## Extracted data
╔══
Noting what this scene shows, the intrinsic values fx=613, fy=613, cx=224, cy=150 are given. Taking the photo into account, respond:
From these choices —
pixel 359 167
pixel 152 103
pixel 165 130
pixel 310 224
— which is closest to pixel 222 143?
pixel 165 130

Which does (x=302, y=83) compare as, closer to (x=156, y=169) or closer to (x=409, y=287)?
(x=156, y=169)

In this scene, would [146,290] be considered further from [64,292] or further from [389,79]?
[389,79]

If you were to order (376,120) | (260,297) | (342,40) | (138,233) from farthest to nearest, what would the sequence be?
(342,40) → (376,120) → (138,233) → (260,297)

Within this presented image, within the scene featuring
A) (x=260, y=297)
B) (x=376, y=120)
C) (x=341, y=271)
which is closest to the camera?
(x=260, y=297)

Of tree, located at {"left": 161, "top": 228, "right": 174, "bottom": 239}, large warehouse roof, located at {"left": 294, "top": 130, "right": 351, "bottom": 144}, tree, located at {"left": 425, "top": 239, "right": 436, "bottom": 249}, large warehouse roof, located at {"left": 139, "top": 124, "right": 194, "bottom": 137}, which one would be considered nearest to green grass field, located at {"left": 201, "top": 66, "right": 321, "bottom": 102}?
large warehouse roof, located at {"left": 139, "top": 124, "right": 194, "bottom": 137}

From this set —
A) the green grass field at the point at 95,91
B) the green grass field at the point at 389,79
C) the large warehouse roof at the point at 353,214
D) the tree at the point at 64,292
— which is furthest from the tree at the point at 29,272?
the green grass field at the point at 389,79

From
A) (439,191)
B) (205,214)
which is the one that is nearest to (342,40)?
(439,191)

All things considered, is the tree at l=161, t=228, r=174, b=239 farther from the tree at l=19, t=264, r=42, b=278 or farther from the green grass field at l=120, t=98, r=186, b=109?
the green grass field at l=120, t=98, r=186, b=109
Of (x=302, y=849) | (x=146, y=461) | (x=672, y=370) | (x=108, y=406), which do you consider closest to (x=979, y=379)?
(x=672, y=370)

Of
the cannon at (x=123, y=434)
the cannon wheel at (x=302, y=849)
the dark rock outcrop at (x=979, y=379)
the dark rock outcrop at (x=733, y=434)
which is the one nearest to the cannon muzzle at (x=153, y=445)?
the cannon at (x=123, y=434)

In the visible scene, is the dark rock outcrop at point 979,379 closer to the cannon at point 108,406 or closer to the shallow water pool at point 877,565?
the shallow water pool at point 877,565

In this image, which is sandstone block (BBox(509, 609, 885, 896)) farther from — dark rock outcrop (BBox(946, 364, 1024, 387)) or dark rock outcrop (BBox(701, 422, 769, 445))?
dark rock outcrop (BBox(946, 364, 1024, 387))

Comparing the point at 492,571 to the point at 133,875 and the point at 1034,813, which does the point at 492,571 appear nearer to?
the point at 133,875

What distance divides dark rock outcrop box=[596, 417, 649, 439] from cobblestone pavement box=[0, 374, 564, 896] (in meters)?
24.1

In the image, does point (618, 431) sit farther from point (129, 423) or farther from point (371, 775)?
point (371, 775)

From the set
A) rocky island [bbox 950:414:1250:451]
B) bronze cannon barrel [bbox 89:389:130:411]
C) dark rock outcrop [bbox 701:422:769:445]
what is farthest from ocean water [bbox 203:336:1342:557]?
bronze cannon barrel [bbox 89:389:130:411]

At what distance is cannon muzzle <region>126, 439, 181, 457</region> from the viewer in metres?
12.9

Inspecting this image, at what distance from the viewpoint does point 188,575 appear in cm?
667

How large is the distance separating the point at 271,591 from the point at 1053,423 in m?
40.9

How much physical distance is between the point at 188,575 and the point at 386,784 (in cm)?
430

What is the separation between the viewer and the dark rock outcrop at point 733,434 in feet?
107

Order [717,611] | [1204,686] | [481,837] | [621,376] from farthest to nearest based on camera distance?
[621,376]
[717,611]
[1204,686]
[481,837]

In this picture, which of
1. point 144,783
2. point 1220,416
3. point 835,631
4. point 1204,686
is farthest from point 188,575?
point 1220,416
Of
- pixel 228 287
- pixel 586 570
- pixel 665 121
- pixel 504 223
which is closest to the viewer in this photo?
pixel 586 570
╚══
## Task requirements
Rewrite every item above, substituting "intrinsic parameters" for "intrinsic values" and leaving all other wording unchanged.

## Result of the exercise
Noting what this scene shows, the intrinsic parameters fx=613, fy=613, cx=224, cy=150 are given. Taking the photo into account, respond:
From these choices —
pixel 359 167
pixel 152 103
pixel 165 130
pixel 310 224
— which is closest to pixel 222 143?
pixel 165 130

Which does (x=302, y=83) compare as, closer to (x=156, y=169) or closer to (x=409, y=287)?
(x=156, y=169)

In this scene, would [146,290] be considered further from [64,292] or further from [389,79]?
[389,79]

If you were to order (376,120) | (260,297) | (342,40) | (138,233) from farthest to nearest, what would the sequence be?
(342,40) → (376,120) → (138,233) → (260,297)

Within this presented image, within the scene featuring
A) (x=260, y=297)
B) (x=376, y=120)
C) (x=341, y=271)
which is closest to the camera?
(x=260, y=297)

Of tree, located at {"left": 161, "top": 228, "right": 174, "bottom": 239}, large warehouse roof, located at {"left": 294, "top": 130, "right": 351, "bottom": 144}, tree, located at {"left": 425, "top": 239, "right": 436, "bottom": 249}, large warehouse roof, located at {"left": 139, "top": 124, "right": 194, "bottom": 137}, which one would be considered nearest to green grass field, located at {"left": 201, "top": 66, "right": 321, "bottom": 102}?
large warehouse roof, located at {"left": 139, "top": 124, "right": 194, "bottom": 137}

From this set —
A) the green grass field at the point at 95,91
B) the green grass field at the point at 389,79
C) the large warehouse roof at the point at 353,214
D) the tree at the point at 64,292
— which is furthest from the tree at the point at 29,272?
the green grass field at the point at 389,79

From
A) (439,191)
B) (205,214)
which is the one that is nearest to (342,40)?
(439,191)

All things considered, is the tree at l=161, t=228, r=174, b=239 farther from the tree at l=19, t=264, r=42, b=278 or farther from the green grass field at l=120, t=98, r=186, b=109?
the green grass field at l=120, t=98, r=186, b=109
Of (x=302, y=849) | (x=146, y=461) | (x=672, y=370) | (x=108, y=406), which do you consider closest to (x=979, y=379)?
(x=672, y=370)

Of
the cannon at (x=123, y=434)
the cannon wheel at (x=302, y=849)
the dark rock outcrop at (x=979, y=379)
the dark rock outcrop at (x=733, y=434)
which is the one nearest to the cannon muzzle at (x=153, y=445)?
the cannon at (x=123, y=434)

In the visible scene, is the dark rock outcrop at point 979,379 closer to the cannon at point 108,406 or closer to the shallow water pool at point 877,565?
the shallow water pool at point 877,565

In this image, which is sandstone block (BBox(509, 609, 885, 896)) farther from — dark rock outcrop (BBox(946, 364, 1024, 387)) or dark rock outcrop (BBox(701, 422, 769, 445))?
dark rock outcrop (BBox(946, 364, 1024, 387))

Comparing the point at 492,571 to the point at 133,875 and the point at 1034,813, which does the point at 492,571 appear nearer to?
the point at 133,875

What distance divides dark rock outcrop box=[596, 417, 649, 439] from cobblestone pavement box=[0, 374, 564, 896] (in meters)?
24.1

In the image, does point (618, 431) sit farther from point (129, 423) or farther from point (371, 775)?
point (371, 775)

From the set
A) rocky island [bbox 950:414:1250:451]
B) bronze cannon barrel [bbox 89:389:130:411]
C) dark rock outcrop [bbox 701:422:769:445]
what is farthest from ocean water [bbox 203:336:1342:557]?
bronze cannon barrel [bbox 89:389:130:411]

At what distance is cannon muzzle <region>126, 439, 181, 457</region> from the viewer in metres?
12.9

Inspecting this image, at what distance from the viewpoint does point 188,575 appear in cm?
667

How large is the distance separating the point at 271,591 from the point at 1053,423 in m?
40.9

How much physical distance is between the point at 188,575 and the point at 386,784 (in cm)?
430

What is the separation between the viewer and the dark rock outcrop at point 733,434 in feet?
107

Order [717,611] | [1204,686] | [481,837] | [621,376] from farthest to nearest based on camera distance?
[621,376]
[717,611]
[1204,686]
[481,837]

In this picture, which of
1. point 144,783
2. point 1220,416
3. point 835,631
4. point 1204,686
is farthest from point 188,575?
point 1220,416
Of
- pixel 228 287
- pixel 586 570
- pixel 665 121
- pixel 504 223
which is closest to the viewer in this photo?
pixel 586 570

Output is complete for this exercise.